[Withdrawn] Alternative Rites of Passage as an Appropriation of Heritage
Mon statut pour la session
The practice of female genital mutilation or cutting (FGM/FGC) does not tend to be seen and analyzed through a heritage lens, but from a range of development, women’s health, human rights, “cultural” and/or anthropological perspectives. It is often condemned by non-governmental organizations and governments as evidence of deep-seated “barbaric,” “cultural” beliefs that must be changed or ideally swept away if FGM/C is to be eradicated, although the meaning of “culture” is rarely defined by external, or even internal players. Scholars have questioned the wisdom of framing FGM/C as “a problem of African culture,” which may undermine efforts to achieve grassroots change, and increase people’s anger at perceived assaults on their “culture.” The physical act of cutting is (or was, before it was banned) “traditionally” part of a larger process of initiation into womanhood that also involves—particularly in age-organized African societies—the graduation or raising of girls’ parents and other family members to a higher stratum of collective social being. The importance of this wider aspect, and the significance of the collective emotional, performative, and transformative aspects of “traditional” initiation ceremonies, is rarely, if ever acknowledged in local and global anti-FGM/C campaigns that centre most aggressively on stopping “the cut” itself. However, some development actors are now urging that moves to end FGM/C should not be seen as “a criticism of local culture but a better way to attain the core positive values that underlie tradition and religion.” That in itself raises key questions about what constitutes “tradition,” who gets to select the “good” parts, reject the “bad” ones and why?

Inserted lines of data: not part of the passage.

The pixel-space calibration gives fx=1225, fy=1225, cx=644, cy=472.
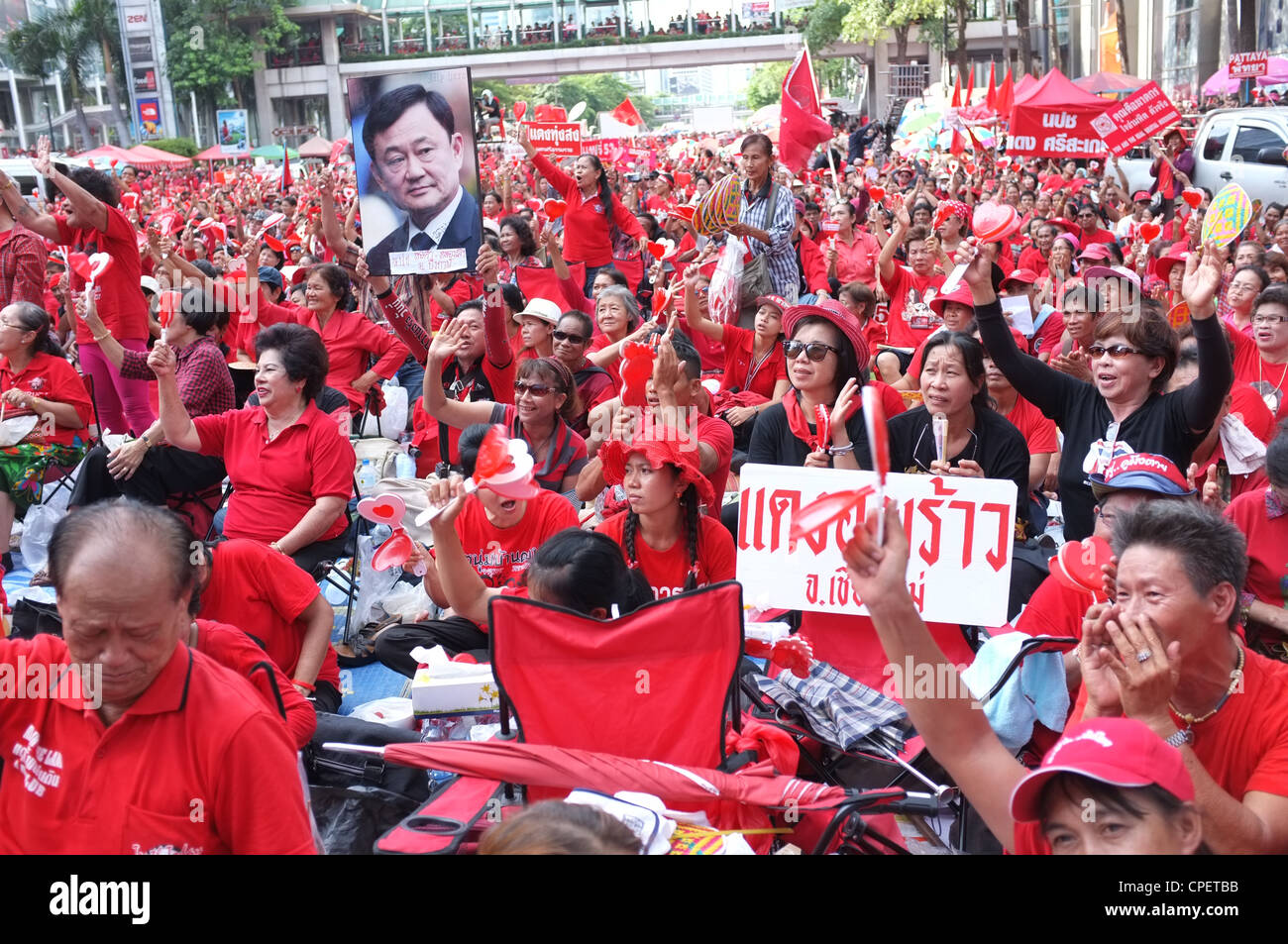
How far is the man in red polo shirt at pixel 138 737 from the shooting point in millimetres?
2111

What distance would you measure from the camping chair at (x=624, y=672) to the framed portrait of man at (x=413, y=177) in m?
3.71

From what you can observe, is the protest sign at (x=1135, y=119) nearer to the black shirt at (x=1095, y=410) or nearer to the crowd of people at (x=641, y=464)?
the crowd of people at (x=641, y=464)

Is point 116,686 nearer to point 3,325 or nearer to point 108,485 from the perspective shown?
point 108,485

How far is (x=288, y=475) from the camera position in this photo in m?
4.99

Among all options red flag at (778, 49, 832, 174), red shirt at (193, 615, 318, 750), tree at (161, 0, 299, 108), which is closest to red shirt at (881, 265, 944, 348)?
red flag at (778, 49, 832, 174)

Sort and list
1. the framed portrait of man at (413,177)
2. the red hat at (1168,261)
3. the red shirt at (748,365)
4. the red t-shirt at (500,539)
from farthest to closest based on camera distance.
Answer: the red hat at (1168,261) → the red shirt at (748,365) → the framed portrait of man at (413,177) → the red t-shirt at (500,539)

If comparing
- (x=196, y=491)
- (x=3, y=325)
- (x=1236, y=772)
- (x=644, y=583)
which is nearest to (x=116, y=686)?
(x=644, y=583)

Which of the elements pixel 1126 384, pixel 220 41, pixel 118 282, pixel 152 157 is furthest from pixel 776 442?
pixel 220 41

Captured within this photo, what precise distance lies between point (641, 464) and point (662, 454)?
0.07 metres

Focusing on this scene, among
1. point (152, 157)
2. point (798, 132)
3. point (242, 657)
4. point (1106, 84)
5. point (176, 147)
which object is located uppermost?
point (176, 147)

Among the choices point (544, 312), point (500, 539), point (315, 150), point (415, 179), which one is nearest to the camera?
point (500, 539)

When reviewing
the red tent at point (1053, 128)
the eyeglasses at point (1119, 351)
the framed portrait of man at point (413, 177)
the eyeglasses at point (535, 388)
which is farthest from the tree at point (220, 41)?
the eyeglasses at point (1119, 351)

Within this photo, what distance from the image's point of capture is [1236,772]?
2.38 m

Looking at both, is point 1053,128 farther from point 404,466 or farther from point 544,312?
point 404,466
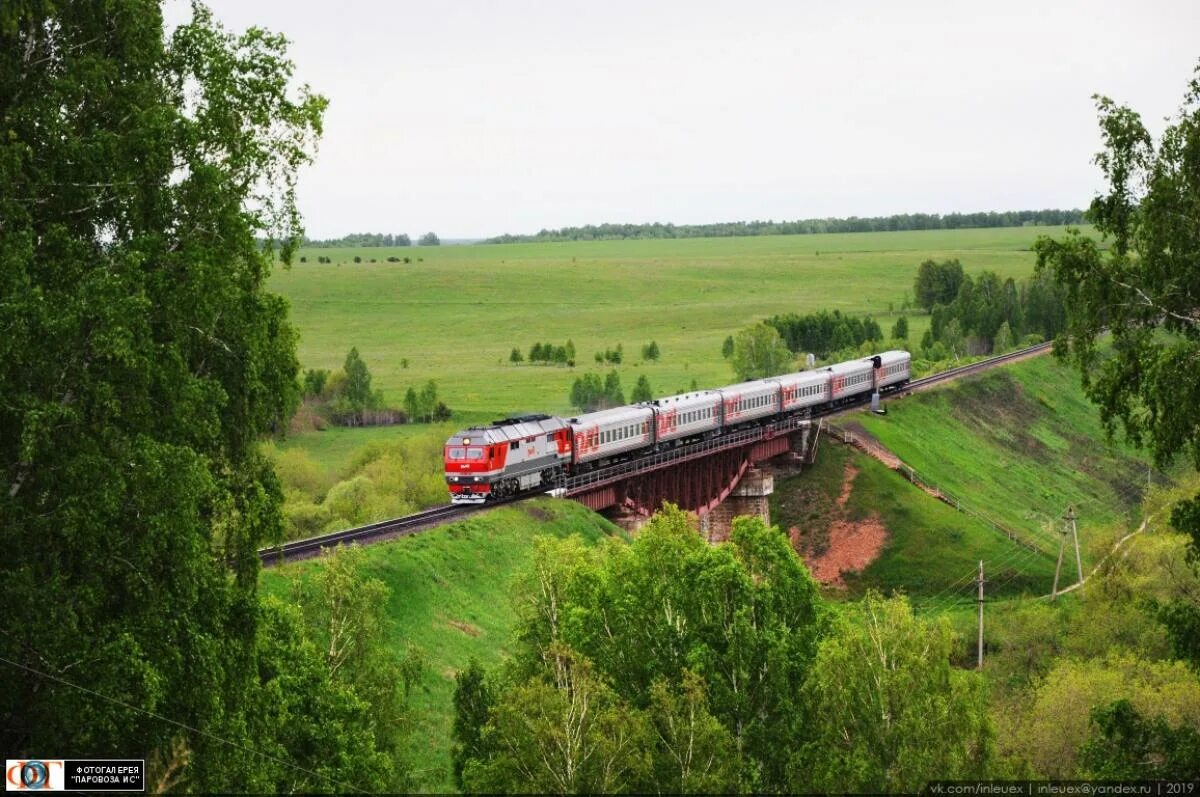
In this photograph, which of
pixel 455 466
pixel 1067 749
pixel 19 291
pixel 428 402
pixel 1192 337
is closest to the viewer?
pixel 19 291

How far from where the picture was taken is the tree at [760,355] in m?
147

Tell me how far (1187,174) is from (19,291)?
1712 cm

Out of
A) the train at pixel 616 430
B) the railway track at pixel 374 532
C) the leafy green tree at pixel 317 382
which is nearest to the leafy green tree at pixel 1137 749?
the railway track at pixel 374 532

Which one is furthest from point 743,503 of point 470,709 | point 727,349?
point 727,349

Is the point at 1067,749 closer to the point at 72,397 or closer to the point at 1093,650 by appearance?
the point at 1093,650

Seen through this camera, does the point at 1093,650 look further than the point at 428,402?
No

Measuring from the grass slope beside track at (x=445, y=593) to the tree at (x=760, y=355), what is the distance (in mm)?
87701

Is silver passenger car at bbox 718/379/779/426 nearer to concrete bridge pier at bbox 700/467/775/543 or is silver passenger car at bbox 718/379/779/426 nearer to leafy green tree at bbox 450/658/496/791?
concrete bridge pier at bbox 700/467/775/543

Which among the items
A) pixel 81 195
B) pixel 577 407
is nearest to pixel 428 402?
pixel 577 407

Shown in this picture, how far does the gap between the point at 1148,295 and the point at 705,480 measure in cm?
5837

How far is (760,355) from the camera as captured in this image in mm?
146625

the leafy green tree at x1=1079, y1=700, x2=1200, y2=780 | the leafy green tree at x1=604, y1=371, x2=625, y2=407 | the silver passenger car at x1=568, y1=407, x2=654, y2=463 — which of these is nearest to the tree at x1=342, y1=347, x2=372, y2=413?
the leafy green tree at x1=604, y1=371, x2=625, y2=407

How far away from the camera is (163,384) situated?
1986cm

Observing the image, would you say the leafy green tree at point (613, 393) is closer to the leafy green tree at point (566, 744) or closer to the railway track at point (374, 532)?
the railway track at point (374, 532)
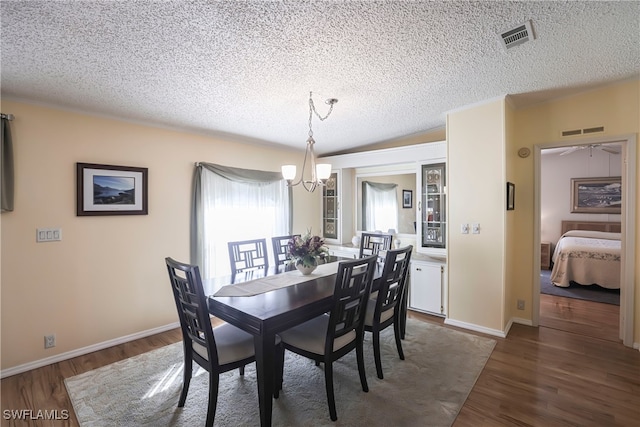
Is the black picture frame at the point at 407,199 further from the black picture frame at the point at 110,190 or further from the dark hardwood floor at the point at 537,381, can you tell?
the black picture frame at the point at 110,190

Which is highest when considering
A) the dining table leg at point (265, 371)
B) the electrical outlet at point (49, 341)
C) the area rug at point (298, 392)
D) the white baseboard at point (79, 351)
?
the dining table leg at point (265, 371)

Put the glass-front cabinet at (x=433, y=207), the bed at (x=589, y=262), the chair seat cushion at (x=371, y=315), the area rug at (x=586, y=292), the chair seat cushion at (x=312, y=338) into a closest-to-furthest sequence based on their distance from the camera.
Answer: the chair seat cushion at (x=312, y=338) → the chair seat cushion at (x=371, y=315) → the glass-front cabinet at (x=433, y=207) → the area rug at (x=586, y=292) → the bed at (x=589, y=262)

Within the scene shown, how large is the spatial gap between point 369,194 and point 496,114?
2339 mm

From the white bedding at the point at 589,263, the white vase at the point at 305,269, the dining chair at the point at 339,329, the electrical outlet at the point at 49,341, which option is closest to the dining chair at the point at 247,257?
the white vase at the point at 305,269

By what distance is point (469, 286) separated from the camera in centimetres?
332

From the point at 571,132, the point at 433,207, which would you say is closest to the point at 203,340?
the point at 433,207

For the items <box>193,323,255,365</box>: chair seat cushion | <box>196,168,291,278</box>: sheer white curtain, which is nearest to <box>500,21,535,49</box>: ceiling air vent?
<box>193,323,255,365</box>: chair seat cushion

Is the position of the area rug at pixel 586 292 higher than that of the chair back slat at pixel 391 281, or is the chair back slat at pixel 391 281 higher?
the chair back slat at pixel 391 281

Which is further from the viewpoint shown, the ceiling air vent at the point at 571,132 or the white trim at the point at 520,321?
the white trim at the point at 520,321

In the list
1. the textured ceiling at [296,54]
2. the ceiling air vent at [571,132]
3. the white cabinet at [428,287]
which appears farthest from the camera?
the white cabinet at [428,287]

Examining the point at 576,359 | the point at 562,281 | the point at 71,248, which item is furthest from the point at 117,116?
the point at 562,281

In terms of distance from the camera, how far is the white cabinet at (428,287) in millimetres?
3662

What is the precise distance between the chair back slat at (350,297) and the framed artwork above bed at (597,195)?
676cm

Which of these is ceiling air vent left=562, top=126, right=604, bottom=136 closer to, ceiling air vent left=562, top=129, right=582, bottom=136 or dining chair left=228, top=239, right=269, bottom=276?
ceiling air vent left=562, top=129, right=582, bottom=136
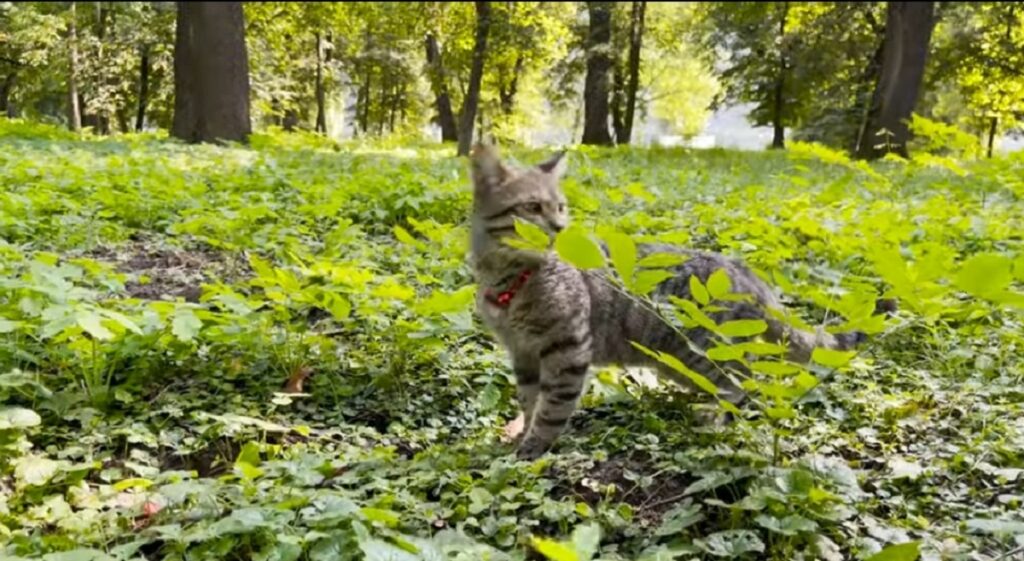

This paper will focus on the promotion and practice in Kenya of Alternative Rites of Passage (ARP), in the wider context of historical continuities from anti-circumcision campaigns in colonial Kenya and the current globalized “moral panic” surrounding FGM/C. The latter, evident in anti-FGM/C campaigns at local and international levels, has been described by Nahid Toubia (1988) as “the West [acting] as though they have suddenly discovered a dangerous epidemic which they have then… portrayed… as irrefutable evidence of the barbarism and vulgarity of underdeveloped countries [and] the primitiveness of Arabs, Muslims, and Africans.” ARP may be read as a newly invented “tradition” that aims to replicate certain aspects of the original initiation process, but without the physical cut. These aspects include seclusion and “cultural” instruction. Kenyan girls who refuse FGM/C are increasingly being encouraged to undergo this “non-FGM centred coming of age ritual,” which is also described by its advocates as “preserving many of the traditional features of the old version” (that is, initiation), an “educational tactic,” and so on. This paper will draw on fieldwork research and the wider literature to discuss (among other things) ARP as an act of appropriation of heritage outside formal heritage institutions, in which pick-and-mix notions of pastness are being incorporated into a newly constructed ritual that is presented as evidence of progress and modernity. The paper will explore the implications and efficacy of this approach, and one of the questions it asks is: whatever happened to emotion and performance?